TASK LIST »
a) In the forum thread about enclosure containers, how would you translate "They have screw lids and they stack with the lids and base locking together." into Spanish?
b) In the forum thread about enclosure containers, what size does CyclingSam give for the larger enclosure on the right?
c) Can you rewrite the paragraph of the forum thread about enclosure containers that begins "The other containers are from the craft section" as a short bulleted list that keeps its main facts?

SELECTED EXCERPT »
The other containers are from the craft section of a cheap imports store, they are ultra clear and BPA free. They have screw lids and they stack with the lids and base locking together. I set some up for an order of slings but the slings were tiny so I bought the small ones, unfortunately the size in between the two are sold out. The larger ones were $3 for a pack of 3, the small ones  $3 for a pack of 6. I will upload pictures of the completed enclosures soon.


----------



## CyclingSam (Mar 27, 2018)

HOBBY LOBBY!!!

Reactions: Like 6


----------



## Dave Jay (Mar 27, 2018)

I wish Hobby Lobby was in Australia, I can't even think what the equivalent would be.


----------



## Aedan547 (Mar 27, 2018)

Dave Jay said:


> I wish Hobby Lobby was in Australia, I can't even think what the equivalent would be.


 Michaels Crafts store sells the same ones just a few more dollars than at Hobby Lobby,
Hope this helped!

Reactions: Like 1


----------



## viper69 (Apr 7, 2018)

CyclingSam said:


> HOBBY LOBBY!!!
> 
> 
> 
> ...



What DLS does that Avic on the left have, and container size?


----------



## CyclingSam (Apr 8, 2018)

viper69 said:


> What DLS does that Avic on the left have, and container size?


The container is about 8.5H x 4W x 4L. The Avic. avic. is about 4"DLS. When this picture was taken, she had just molted. I transferred her to the larger one on the right. The one on the right is about 17H x 7W x 7L. She is still in that enclosure.

Reactions: Like 2


----------



## AnimalNewbie (Apr 8, 2018)

l


CyclingSam said:


> HOBBY LOBBY!!!
> 
> 
> 
> ...

(Dataset items)
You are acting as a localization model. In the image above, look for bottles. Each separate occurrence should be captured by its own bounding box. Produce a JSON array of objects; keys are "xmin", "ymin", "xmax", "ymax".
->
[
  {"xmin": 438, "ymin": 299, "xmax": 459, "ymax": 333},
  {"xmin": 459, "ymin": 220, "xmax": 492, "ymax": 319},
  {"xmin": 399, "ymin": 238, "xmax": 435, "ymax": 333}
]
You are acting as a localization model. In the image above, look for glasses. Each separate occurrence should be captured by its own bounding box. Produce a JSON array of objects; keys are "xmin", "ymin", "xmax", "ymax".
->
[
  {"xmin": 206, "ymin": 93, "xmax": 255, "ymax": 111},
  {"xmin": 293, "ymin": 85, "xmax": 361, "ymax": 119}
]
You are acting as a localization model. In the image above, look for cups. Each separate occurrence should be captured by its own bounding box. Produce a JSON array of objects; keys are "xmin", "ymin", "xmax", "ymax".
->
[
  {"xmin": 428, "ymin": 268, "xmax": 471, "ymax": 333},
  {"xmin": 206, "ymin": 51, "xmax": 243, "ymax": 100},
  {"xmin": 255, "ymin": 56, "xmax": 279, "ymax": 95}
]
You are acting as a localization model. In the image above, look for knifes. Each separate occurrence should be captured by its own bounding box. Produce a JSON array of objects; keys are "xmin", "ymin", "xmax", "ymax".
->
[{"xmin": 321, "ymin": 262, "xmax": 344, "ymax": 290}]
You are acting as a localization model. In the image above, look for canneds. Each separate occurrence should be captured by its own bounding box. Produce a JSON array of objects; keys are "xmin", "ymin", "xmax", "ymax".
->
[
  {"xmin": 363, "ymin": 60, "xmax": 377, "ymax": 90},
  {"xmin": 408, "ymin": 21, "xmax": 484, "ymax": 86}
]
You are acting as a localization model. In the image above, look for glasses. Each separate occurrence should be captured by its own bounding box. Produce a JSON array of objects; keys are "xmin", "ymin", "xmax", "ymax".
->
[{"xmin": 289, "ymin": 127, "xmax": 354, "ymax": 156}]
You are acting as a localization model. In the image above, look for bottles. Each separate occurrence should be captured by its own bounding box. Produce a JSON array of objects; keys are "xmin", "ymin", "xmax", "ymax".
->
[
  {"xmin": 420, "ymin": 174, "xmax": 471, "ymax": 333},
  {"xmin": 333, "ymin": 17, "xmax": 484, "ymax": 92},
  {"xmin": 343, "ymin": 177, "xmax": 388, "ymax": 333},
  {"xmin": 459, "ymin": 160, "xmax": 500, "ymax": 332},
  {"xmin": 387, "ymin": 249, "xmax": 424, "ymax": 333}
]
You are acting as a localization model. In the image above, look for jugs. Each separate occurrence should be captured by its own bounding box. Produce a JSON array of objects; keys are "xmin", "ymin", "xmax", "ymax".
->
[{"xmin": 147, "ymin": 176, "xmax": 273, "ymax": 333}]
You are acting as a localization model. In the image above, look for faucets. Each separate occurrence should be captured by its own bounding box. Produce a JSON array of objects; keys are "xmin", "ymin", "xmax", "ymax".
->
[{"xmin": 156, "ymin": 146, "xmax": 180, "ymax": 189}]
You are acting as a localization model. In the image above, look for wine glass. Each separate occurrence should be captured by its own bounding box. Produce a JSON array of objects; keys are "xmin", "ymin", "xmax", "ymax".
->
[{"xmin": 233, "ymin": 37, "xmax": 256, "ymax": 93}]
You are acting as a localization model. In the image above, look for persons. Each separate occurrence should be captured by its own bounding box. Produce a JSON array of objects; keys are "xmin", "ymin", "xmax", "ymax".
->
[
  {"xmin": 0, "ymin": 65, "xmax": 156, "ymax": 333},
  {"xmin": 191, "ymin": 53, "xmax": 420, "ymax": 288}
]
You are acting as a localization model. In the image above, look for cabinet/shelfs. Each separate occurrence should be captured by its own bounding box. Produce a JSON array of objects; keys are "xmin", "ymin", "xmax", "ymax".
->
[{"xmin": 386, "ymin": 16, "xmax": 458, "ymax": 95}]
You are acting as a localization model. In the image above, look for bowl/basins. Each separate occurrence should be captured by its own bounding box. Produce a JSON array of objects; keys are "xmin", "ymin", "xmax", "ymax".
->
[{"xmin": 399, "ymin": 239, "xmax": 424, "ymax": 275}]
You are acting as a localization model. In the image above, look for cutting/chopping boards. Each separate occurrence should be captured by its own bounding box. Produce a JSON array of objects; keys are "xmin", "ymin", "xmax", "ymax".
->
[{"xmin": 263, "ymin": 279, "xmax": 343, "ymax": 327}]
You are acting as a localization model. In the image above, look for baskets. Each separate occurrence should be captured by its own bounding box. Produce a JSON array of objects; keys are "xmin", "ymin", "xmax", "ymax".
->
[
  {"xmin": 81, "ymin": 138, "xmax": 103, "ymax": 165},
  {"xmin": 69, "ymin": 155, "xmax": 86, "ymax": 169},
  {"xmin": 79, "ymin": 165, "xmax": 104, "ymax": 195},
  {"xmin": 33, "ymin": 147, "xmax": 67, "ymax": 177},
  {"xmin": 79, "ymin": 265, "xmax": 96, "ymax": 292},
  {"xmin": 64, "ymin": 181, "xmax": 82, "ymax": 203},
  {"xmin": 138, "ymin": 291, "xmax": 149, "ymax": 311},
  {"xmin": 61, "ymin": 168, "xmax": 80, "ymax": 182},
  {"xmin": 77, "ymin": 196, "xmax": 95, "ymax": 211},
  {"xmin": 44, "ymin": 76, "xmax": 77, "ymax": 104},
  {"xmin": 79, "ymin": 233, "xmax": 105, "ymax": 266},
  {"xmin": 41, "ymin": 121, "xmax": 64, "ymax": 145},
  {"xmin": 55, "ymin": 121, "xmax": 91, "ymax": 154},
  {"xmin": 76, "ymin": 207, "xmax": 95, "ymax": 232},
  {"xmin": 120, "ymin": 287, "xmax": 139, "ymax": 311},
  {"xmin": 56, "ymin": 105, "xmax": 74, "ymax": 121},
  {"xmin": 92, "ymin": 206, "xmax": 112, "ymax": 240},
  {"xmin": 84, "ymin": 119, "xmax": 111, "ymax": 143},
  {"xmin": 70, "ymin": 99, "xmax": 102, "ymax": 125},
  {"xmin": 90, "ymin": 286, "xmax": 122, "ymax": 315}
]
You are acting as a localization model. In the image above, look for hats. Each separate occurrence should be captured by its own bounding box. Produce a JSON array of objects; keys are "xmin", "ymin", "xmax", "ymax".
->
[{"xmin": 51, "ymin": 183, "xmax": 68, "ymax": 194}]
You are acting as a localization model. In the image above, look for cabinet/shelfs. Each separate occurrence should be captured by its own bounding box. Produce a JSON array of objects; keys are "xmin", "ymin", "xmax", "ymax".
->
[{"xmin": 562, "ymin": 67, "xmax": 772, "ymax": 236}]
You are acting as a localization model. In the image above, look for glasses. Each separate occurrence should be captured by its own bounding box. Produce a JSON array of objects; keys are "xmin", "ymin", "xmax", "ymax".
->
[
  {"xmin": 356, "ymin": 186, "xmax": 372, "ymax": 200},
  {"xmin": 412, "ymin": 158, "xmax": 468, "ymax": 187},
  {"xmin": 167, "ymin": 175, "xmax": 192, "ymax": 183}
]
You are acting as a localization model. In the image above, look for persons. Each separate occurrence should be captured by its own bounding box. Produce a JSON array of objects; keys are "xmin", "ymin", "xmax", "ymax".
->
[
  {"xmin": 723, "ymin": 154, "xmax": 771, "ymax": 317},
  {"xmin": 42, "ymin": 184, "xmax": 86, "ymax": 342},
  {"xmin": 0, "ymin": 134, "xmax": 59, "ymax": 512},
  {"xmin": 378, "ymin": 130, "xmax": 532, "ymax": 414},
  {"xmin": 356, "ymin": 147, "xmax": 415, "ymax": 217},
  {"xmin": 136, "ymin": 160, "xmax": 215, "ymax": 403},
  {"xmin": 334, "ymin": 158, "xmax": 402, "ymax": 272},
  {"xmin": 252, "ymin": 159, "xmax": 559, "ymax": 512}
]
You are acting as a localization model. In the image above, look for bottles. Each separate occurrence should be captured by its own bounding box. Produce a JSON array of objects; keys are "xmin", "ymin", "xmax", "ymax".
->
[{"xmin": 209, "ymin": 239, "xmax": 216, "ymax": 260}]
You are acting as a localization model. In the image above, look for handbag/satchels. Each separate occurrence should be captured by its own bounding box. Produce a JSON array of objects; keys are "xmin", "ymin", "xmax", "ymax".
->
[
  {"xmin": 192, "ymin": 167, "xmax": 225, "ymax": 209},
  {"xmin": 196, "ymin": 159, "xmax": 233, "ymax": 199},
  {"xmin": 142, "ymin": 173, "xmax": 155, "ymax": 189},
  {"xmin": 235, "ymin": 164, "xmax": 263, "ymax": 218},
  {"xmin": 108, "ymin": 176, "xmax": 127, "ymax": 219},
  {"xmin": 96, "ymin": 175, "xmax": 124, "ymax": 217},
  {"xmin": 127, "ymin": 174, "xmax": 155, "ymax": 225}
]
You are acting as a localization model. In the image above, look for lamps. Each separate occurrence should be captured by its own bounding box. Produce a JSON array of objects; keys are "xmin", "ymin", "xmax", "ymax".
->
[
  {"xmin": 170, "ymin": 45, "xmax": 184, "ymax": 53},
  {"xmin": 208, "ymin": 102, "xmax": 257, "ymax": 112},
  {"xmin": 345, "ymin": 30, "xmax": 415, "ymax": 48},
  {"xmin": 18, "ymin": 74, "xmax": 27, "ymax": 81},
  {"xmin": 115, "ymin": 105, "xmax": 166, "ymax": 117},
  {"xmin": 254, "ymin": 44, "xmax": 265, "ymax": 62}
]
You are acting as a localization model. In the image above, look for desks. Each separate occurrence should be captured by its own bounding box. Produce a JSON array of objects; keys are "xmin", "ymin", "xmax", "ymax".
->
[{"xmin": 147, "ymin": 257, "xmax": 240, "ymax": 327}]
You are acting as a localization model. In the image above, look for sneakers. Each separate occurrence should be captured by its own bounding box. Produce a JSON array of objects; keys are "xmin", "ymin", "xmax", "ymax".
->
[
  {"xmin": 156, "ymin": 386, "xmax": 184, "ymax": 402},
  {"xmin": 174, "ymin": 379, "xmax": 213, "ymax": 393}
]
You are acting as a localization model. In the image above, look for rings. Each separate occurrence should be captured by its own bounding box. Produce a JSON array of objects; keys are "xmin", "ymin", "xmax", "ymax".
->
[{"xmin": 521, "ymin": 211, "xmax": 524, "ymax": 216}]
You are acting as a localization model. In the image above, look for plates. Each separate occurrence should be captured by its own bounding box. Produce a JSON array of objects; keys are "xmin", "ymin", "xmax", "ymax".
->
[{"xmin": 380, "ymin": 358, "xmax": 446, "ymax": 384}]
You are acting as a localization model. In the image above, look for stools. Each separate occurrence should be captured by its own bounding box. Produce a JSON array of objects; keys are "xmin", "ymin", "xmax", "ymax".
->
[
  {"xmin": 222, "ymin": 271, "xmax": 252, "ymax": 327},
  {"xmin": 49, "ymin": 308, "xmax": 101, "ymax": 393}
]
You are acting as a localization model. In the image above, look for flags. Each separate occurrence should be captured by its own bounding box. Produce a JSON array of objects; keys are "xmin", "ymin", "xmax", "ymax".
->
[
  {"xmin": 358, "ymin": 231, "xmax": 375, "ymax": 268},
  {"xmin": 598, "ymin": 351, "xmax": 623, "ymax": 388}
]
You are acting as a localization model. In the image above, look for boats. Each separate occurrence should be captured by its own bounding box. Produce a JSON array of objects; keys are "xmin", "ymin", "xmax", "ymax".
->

SOLUTION SET »
a) Tienen tapas de rosca y se apilan, con las tapas y la base encajando entre sí.

b) About 17H x 7W x 7L.

c)
- Source: the craft section of a cheap imports store
- Material: ultra clear and BPA free
- Design: screw lids, and they stack with the lids and base locking together
- Use: set up for an order of slings, but the slings were tiny, so the small size was bought
- Availability: the in-between size is sold out
- Prices: larger ones $3 for a pack of 3, small ones $3 for a pack of 6
- Next: pictures of the completed enclosures to be uploaded soon